[comp.unix.xenix] SUMMARY: General Protection Trap

root@blender.UUCP (Herb Peyerl) (09/10/89)
Several weeks ago I asked the net about a problem I had been having
regarding a "General Protection Trap" kernel panic.  I had intended
to follow up on majority advice next time the problem cropped up. 
However, the problem seems to have disappeared.  It hasn't happened
for over two weeks now and the system's been busier than ever.  It's
a strange one but here's a summary of the help I've received.  
	A big thanx to Chip Rosenthal, Jim Morton, and Ragnar Paulsen
for offering help.  It is very much appreciated.

**************************************

From:	chip@vector.dallas.tx.us (Chip Rosenthal)

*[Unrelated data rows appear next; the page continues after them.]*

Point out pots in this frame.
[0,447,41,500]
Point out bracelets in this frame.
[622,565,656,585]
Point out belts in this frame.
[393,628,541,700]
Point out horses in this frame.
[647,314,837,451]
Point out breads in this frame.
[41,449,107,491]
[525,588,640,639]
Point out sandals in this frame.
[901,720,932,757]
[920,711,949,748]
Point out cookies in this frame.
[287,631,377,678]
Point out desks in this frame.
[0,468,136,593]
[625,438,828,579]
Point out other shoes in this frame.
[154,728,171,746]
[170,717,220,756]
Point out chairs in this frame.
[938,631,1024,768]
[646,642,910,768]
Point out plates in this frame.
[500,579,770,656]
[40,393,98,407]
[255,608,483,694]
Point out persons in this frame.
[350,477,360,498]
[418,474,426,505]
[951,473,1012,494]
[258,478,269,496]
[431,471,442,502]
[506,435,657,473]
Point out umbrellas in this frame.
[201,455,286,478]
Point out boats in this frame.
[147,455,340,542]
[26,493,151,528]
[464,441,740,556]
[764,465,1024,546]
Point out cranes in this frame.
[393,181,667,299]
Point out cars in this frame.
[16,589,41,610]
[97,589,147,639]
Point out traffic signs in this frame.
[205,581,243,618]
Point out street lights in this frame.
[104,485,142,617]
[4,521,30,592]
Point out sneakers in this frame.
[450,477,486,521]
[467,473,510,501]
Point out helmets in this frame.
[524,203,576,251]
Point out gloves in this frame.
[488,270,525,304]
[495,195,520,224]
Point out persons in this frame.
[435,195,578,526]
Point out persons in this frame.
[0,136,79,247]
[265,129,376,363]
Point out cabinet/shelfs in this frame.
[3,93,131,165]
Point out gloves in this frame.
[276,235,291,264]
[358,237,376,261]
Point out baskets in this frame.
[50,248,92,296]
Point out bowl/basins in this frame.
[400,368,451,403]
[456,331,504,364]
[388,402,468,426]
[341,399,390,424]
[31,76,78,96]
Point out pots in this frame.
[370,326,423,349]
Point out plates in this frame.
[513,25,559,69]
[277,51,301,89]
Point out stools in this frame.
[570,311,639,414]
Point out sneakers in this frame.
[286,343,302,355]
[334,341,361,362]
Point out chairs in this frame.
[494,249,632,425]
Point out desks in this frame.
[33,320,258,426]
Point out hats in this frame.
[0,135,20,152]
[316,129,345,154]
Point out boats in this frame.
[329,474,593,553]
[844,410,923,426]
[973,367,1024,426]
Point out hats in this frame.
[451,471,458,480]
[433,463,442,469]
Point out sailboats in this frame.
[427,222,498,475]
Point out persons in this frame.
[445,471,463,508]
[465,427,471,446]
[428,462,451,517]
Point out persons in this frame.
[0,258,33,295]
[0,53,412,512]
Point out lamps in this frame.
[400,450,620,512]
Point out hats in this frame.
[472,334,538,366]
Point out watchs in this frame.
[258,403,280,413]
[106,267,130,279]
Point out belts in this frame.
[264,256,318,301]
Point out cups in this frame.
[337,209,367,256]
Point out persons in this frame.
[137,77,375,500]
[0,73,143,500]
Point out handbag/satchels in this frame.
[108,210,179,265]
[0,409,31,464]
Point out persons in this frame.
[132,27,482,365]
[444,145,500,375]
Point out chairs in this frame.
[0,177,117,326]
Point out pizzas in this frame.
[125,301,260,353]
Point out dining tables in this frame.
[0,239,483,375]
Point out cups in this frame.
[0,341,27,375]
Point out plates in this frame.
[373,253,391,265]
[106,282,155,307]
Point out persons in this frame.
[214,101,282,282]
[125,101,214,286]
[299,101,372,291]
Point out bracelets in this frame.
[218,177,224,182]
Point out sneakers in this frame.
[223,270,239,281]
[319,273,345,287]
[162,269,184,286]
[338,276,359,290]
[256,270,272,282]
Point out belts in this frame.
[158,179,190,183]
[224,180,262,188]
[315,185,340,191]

The key thing is the IP value, so you can find out where the thing was
when it crashed (via adb).  Hopefully, it is within a device driver, so
you can then easily go off and do some finger pointing.  Unfortunately,
if it's outside a device driver it's pretty tough to run this one down...

If you get any good suggestions, you might want to summarize to the net.

**************************************

From: ubc-cs!uunet!applix!jim (Jim Morton)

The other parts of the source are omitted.